Eighteen states made a list of the “most vulnerable” election systems in the country in a report published Thursday by the U.S. House Administration Committee. The states included in the report were faulted for lacking several of the things voting-security advocates frequently call for, including paper records of ballots and post-election audits. The report also states that the $380 million in funds currently being distributed to states by the federal Election Assistance Commission isn’t nearly enough, and that it could cost another $1.4 billion over the next decade for every state to properly secure its election systems. All 50 states plus the District of Columbia have now requested their share of the EAC’s grant money, but the report claims that much more will be needed to upgrade election officials’ information technology, implement cybersecurity training and swap out paper-free Direct Recording Electronic ballot machines, known as DREs.
But it’s unclear how much sway the report will have in creating more election-security assistance to the states: the document was produced and signed only by the Administration Committee’s Democratic members.

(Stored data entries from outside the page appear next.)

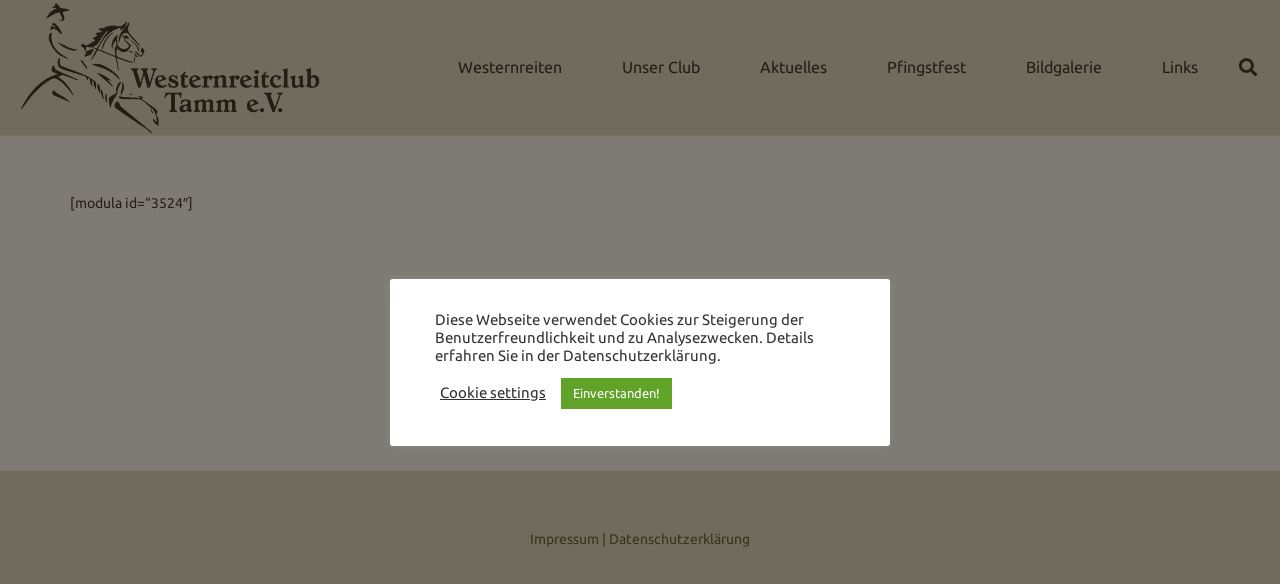

--- FILE ---
content_type: text/css
request_url: http://westernreitclub-tamm.de/wp-content/uploads/fonts/fb3ffb81a6e767ff668315914a56e281/font.css?v=1666708983
body_size: 706
content:
/*
 * Font file created by Local Google Fonts 0.19
 * Created: Tue, 25 Oct 2022 14:43:03 +0000
 * Handle: us-fonts
 * Original URL: https://fonts.googleapis.com/css?family=Ubuntu%3A400%2C700&amp;display=swap
*/

/* cyrillic-ext */
@font-face {
  font-family: 'Ubuntu';
  font-style: normal;
  font-weight: 400;
  font-display: swap;
  src: url(http://westernreitclub-tamm.de/wp-content/uploads/fonts/fb3ffb81a6e767ff668315914a56e281/ubuntu-cyrillic-ext-v20-normal-400.woff2?c=1666708983) format('woff2');
  unicode-range: U+0460-052F, U+1C80-1C88, U+20B4, U+2DE0-2DFF, U+A640-A69F, U+FE2E-FE2F;
}
/* cyrillic */
@font-face {
  font-family: 'Ubuntu';
  font-style: normal;
  font-weight: 400;
  font-display: swap;
  src: url(http://westernreitclub-tamm.de/wp-content/uploads/fonts/fb3ffb81a6e767ff668315914a56e281/ubuntu-cyrillic-v20-normal-400.woff2?c=1666708983) format('woff2');
  unicode-range: U+0301, U+0400-045F, U+0490-0491, U+04B0-04B1, U+2116;
}
/* greek-ext */
@font-face {
  font-family: 'Ubuntu';
  font-style: normal;
  font-weight: 400;
  font-display: swap;
  src: url(http://westernreitclub-tamm.de/wp-content/uploads/fonts/fb3ffb81a6e767ff668315914a56e281/ubuntu-greek-ext-v20-normal-400.woff2?c=1666708983) format('woff2');
  unicode-range: U+1F00-1FFF;
}
/* greek */
@font-face {
  font-family: 'Ubuntu';
  font-style: normal;
  font-weight: 400;
  font-display: swap;
  src: url(http://westernreitclub-tamm.de/wp-content/uploads/fonts/fb3ffb81a6e767ff668315914a56e281/ubuntu-greek-v20-normal-400.woff2?c=1666708983) format('woff2');
  unicode-range: U+0370-03FF;
}
/* latin-ext */
@font-face {
  font-family: 'Ubuntu';
  font-style: normal;
  font-weight: 400;
  font-display: swap;
  src: url(http://westernreitclub-tamm.de/wp-content/uploads/fonts/fb3ffb81a6e767ff668315914a56e281/ubuntu-latin-ext-v20-normal-400.woff2?c=1666708983) format('woff2');
  unicode-range: U+0100-024F, U+0259, U+1E00-1EFF, U+2020, U+20A0-20AB, U+20AD-20CF, U+2113, U+2C60-2C7F, U+A720-A7FF;
}
/* latin */
@font-face {
  font-family: 'Ubuntu';
  font-style: normal;
  font-weight: 400;
  font-display: swap;
  src: url(http://westernreitclub-tamm.de/wp-content/uploads/fonts/fb3ffb81a6e767ff668315914a56e281/ubuntu-latin-v20-normal-400.woff2?c=1666708983) format('woff2');
  unicode-range: U+0000-00FF, U+0131, U+0152-0153, U+02BB-02BC, U+02C6, U+02DA, U+02DC, U+2000-206F, U+2074, U+20AC, U+2122, U+2191, U+2193, U+2212, U+2215, U+FEFF, U+FFFD;
}
/* cyrillic-ext */
@font-face {
  font-family: 'Ubuntu';
  font-style: normal;
  font-weight: 700;
  font-display: swap;
  src: url(http://westernreitclub-tamm.de/wp-content/uploads/fonts/fb3ffb81a6e767ff668315914a56e281/ubuntu-cyrillic-ext-v20-normal-700.woff2?c=1666708983) format('woff2');
  unicode-range: U+0460-052F, U+1C80-1C88, U+20B4, U+2DE0-2DFF, U+A640-A69F, U+FE2E-FE2F;
}
/* cyrillic */
@font-face {
  font-family: 'Ubuntu';
  font-style: normal;
  font-weight: 700;
  font-display: swap;
  src: url(http://westernreitclub-tamm.de/wp-content/uploads/fonts/fb3ffb81a6e767ff668315914a56e281/ubuntu-cyrillic-v20-normal-700.woff2?c=1666708983) format('woff2');
  unicode-range: U+0301, U+0400-045F, U+0490-0491, U+04B0-04B1, U+2116;
}
/* greek-ext */
@font-face {
  font-family: 'Ubuntu';
  font-style: normal;
  font-weight: 700;
  font-display: swap;
  src: url(http://westernreitclub-tamm.de/wp-content/uploads/fonts/fb3ffb81a6e767ff668315914a56e281/ubuntu-greek-ext-v20-normal-700.woff2?c=1666708983) format('woff2');
  unicode-range: U+1F00-1FFF;
}
/* greek */
@font-face {
  font-family: 'Ubuntu';
  font-style: normal;
  font-weight: 700;
  font-display: swap;
  src: url(http://westernreitclub-tamm.de/wp-content/uploads/fonts/fb3ffb81a6e767ff668315914a56e281/ubuntu-greek-v20-normal-700.woff2?c=1666708983) format('woff2');
  unicode-range: U+0370-03FF;
}
/* latin-ext */
@font-face {
  font-family: 'Ubuntu';
  font-style: normal;
  font-weight: 700;
  font-display: swap;
  src: url(http://westernreitclub-tamm.de/wp-content/uploads/fonts/fb3ffb81a6e767ff668315914a56e281/ubuntu-latin-ext-v20-normal-700.woff2?c=1666708983) format('woff2');
  unicode-range: U+0100-024F, U+0259, U+1E00-1EFF, U+2020, U+20A0-20AB, U+20AD-20CF, U+2113, U+2C60-2C7F, U+A720-A7FF;
}
/* latin */
@font-face {
  font-family: 'Ubuntu';
  font-style: normal;
  font-weight: 700;
  font-display: swap;
  src: url(http://westernreitclub-tamm.de/wp-content/uploads/fonts/fb3ffb81a6e767ff668315914a56e281/ubuntu-latin-v20-normal-700.woff2?c=1666708983) format('woff2');
  unicode-range: U+0000-00FF, U+0131, U+0152-0153, U+02BB-02BC, U+02C6, U+02DA, U+02DC, U+2000-206F, U+2074, U+20AC, U+2122, U+2191, U+2193, U+2212, U+2215, U+FEFF, U+FFFD;
}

Still, it pulls in many of the most frequently mentioned faults with state election security to press its case, including U.S. intelligence agencies’ finding that hackers linked to the Russian government attempted to penetrate election officials’ systems in at least 21 states during the 2016 cycle.
The five states bunched in the top tier of vulnerable states — Delaware, Georgia, Louisiana, New Jersey and South Carolina — earned that distinction because they’re the only states that conduct all their elections on DREs that do not produce printed receipts.
“We have found that one of the most significant steps a state can take to protect its voting system is to replace paperless voting machines with voting machines that provide a paper trail,” the report reads.